SSL.com has set a series of criteria to ensure the competency and ethics of the professional that the client chooses. These criteria, which are also used to evaluate and approve SSL.com’s affiliated auditors, are in place to ensure the security and conformance of the signing product (EV Code Signing or Adobe-Trusted Document Signing certificate).
The criteria that are considered for the acceptance or rejection of certification from an auditor are:
- Technical competency: The auditor needs to be qualified in the field of digital certification and cybersecurity
- Auditing competency: The auditor needs to prove the qualification of his auditing capacity through an appropriate personal certification or professional capacity (e.g. Webtrust/ETSI auditor, Cloud Security Alliance CCAK).
- Ethics: A check that there is a binding Code of Ethics in place, e.g. as part of the auditor’s certification.
- The ability to verify the above auditor information: A check against a public source (e.g. auditors registry) to verify the certification.
These criteria are checked by SSL.com validation specialists before being accepted. SSL.com maintains a list of BYOA-approved certifications for the above criteria, along with a list of affiliated auditors for the clients’ convenience.
This information is disclosed to the customer during the preparation phase. For more information, please contact firstname.lastname@example.org.

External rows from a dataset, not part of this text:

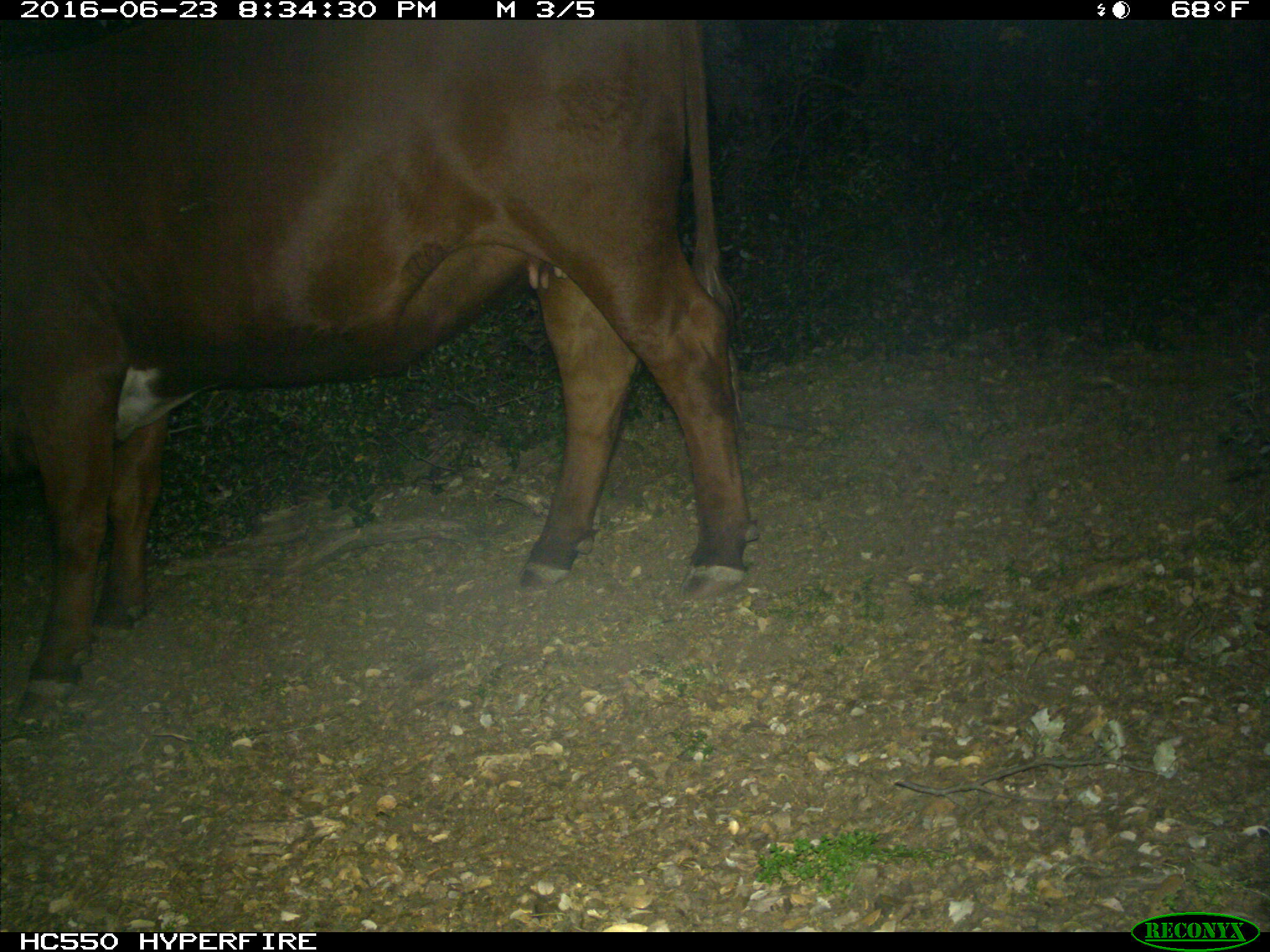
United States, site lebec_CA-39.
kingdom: Animalia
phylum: Chordata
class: Mammalia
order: Artiodactyla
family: Bovidae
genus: Bos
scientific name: Bos taurus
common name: domestic cow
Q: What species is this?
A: Bos taurus (domestic cow).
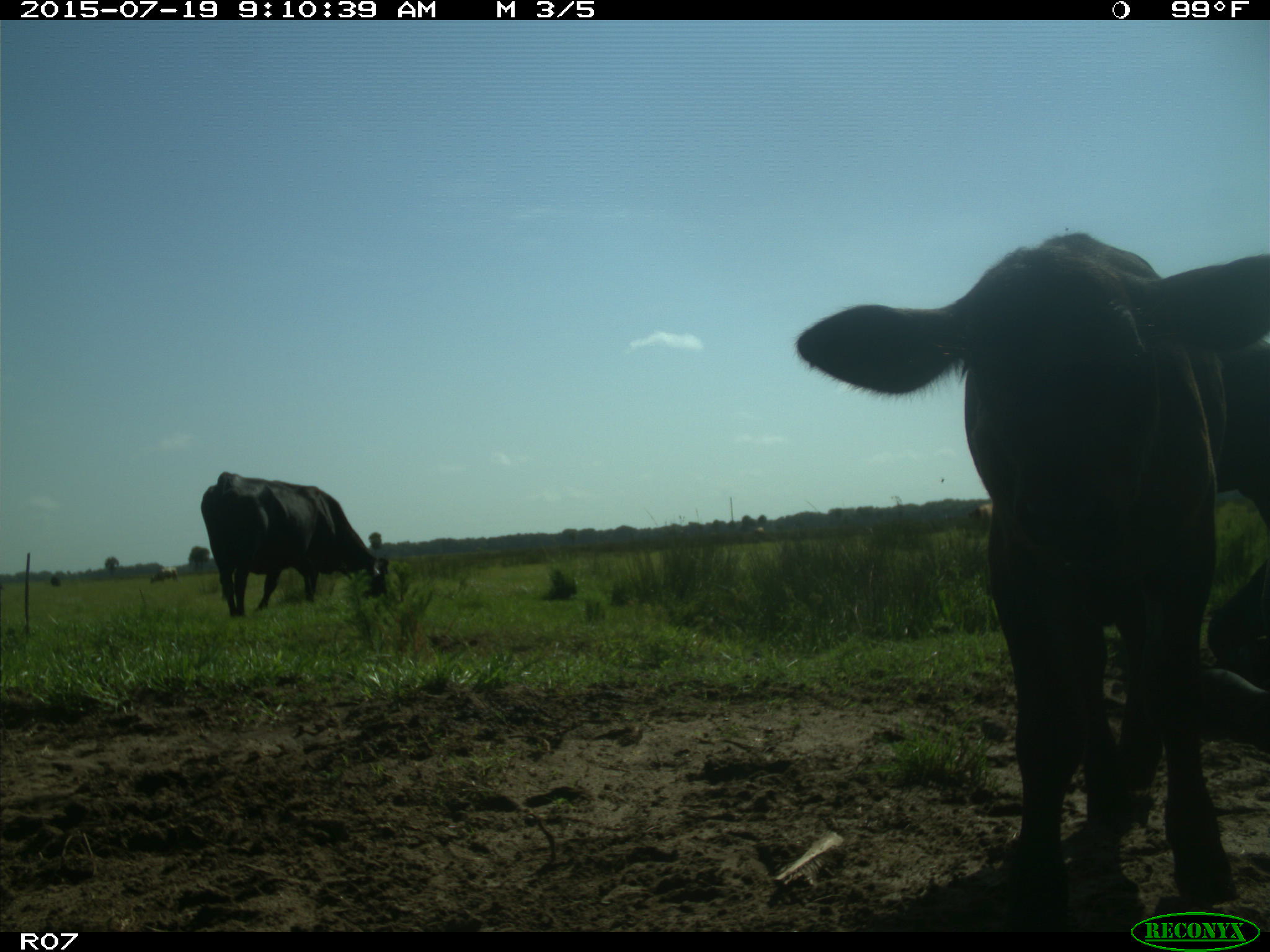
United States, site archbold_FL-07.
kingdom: Animalia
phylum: Chordata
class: Mammalia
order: Artiodactyla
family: Bovidae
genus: Bos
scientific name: Bos taurus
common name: domestic cow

KGC attestation requirements
The preparation phase is crucial to avoid mishaps in the ceremony which could lead to added costs and delays. The customer care in SSL.com ensures that all auditing requirements are communicated to both the customer and the qualified auditor before a ceremony script is selected. To further assist, SSL.com has prepared material to support AWS Cloud HSM, such as Ceremony preparation requirements and a Ceremony Script, which are available by contacting email@example.com during the preparation phase.
The client can opt to create their own script through the Qualified Auditor (QA) but in this case, we highly recommend that the Ceremony Script is reviewed and approved by our own engineers before use.
In any case, the Qualified Auditor must personally verify and attest to the following, regarding the Private Key Generation Ceremony:
- Private Key Material was created in an HSM compliant with at least FIPS 140-2 Level 2 and is operating in at least FIPS 140-2 Level 2 mode.
- The HSM and firmware used in the ceremony were genuine and the firmware version is not associated with any known vulnerabilities
- The software used for the ceremony was official HSM software provided by the manufacturer and its integrity was verified by the QA
- All communications with the HSM during the key generation process were encrypted and mutually authenticated via cryptographic means
- Private Key Material was created inside the HSM and was not imported
- Private Key Material is not marked as extractable (PKCS #11 attribute “CKA_EXTRACTABLE/CKA_EXPORTABLE”) and it never was.
- Private Key Material is marked as sensitive (PKCS #11 attribute “CKA_SENSITIVE”) and it always was.
- Access to the generated key material requires user authentication
- The QA was present, has followed all the ceremony processes, and there was no suspicion or evidence of foul play.
In addition to the above requirements, the QA attests that the Subscriber’s operating environment achieves a level of security at least equivalent to that of FIPS 140-2 Level 2.
BYOA is a valid and useful alternative for the cases that remote attestation is not available for Extended Validation Code Signing and Adobe Approved Trust List certificates. SSL.com makes sure that customers are thoroughly prepared for the procedure and provided with top-level support in the case they utilize this option.